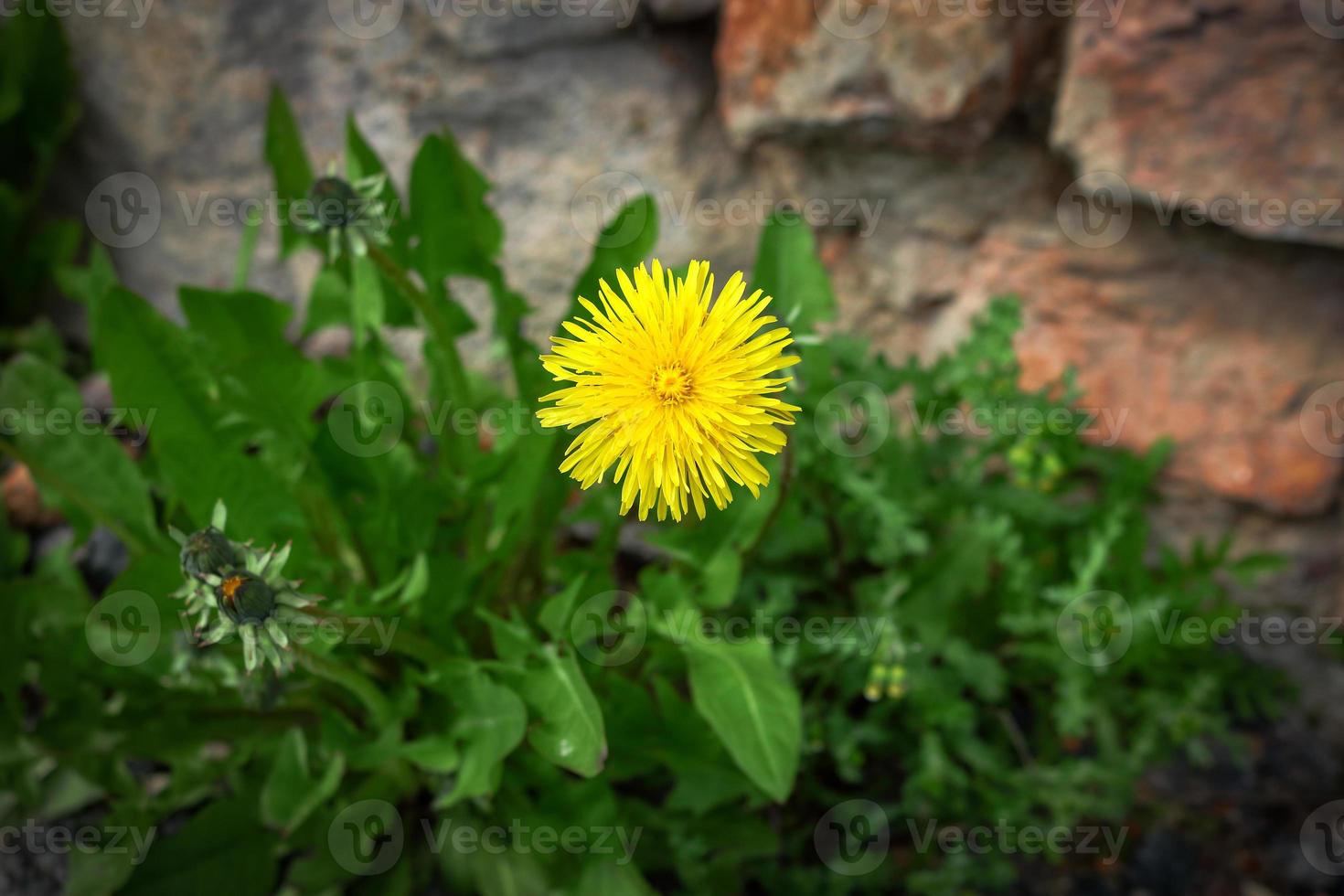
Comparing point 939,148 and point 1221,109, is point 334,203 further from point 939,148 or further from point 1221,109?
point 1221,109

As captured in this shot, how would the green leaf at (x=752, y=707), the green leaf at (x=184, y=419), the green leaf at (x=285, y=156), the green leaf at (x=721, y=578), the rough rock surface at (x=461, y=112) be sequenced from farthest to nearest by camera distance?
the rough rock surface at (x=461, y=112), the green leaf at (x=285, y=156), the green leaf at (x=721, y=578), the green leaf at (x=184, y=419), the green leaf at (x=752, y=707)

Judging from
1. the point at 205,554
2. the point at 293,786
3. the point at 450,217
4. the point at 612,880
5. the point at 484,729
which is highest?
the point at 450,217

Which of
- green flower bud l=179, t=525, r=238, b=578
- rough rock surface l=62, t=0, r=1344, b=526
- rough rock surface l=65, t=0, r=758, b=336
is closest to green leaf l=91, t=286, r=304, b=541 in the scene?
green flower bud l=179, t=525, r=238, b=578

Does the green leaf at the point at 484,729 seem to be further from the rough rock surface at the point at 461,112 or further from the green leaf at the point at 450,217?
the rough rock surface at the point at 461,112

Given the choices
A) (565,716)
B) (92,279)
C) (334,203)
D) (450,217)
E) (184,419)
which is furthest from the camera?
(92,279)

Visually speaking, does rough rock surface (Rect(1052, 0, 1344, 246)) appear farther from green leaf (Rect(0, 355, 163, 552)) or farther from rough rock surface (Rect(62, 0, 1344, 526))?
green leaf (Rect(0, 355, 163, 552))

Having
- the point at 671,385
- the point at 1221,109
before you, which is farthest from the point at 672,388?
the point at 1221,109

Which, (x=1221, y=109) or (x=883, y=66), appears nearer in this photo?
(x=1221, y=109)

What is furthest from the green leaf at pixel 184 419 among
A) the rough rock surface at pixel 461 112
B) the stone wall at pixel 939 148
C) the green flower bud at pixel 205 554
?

■ **GIVEN EXERCISE**
Reproduce the material from the line containing "Does the green" through the end of the material, swapping in "most distant" wherever "furthest" appears and leaving everything else unchanged.

■ **COMPLETE ANSWER**
Does the green leaf at the point at 484,729 seem to be further from the rough rock surface at the point at 461,112 or further from the green leaf at the point at 450,217?
the rough rock surface at the point at 461,112

Given the choices
A) (565,716)
B) (92,279)
C) (334,203)
D) (450,217)
E) (184,419)
which is most distant from the camera?
(92,279)

Visually speaking, does rough rock surface (Rect(1052, 0, 1344, 246)) appear farther from green leaf (Rect(0, 355, 163, 552)) or farther from rough rock surface (Rect(62, 0, 1344, 526))?
green leaf (Rect(0, 355, 163, 552))

Having
- the point at 671,385
- the point at 1221,109
before you, which is farthest from the point at 672,388?
the point at 1221,109

Which, (x=1221, y=109) or (x=883, y=66), appears nearer in this photo?
(x=1221, y=109)

What is most distant from the green leaf at pixel 184 419 among
A) the rough rock surface at pixel 461 112
B) the stone wall at pixel 939 148
C) the green flower bud at pixel 205 554
?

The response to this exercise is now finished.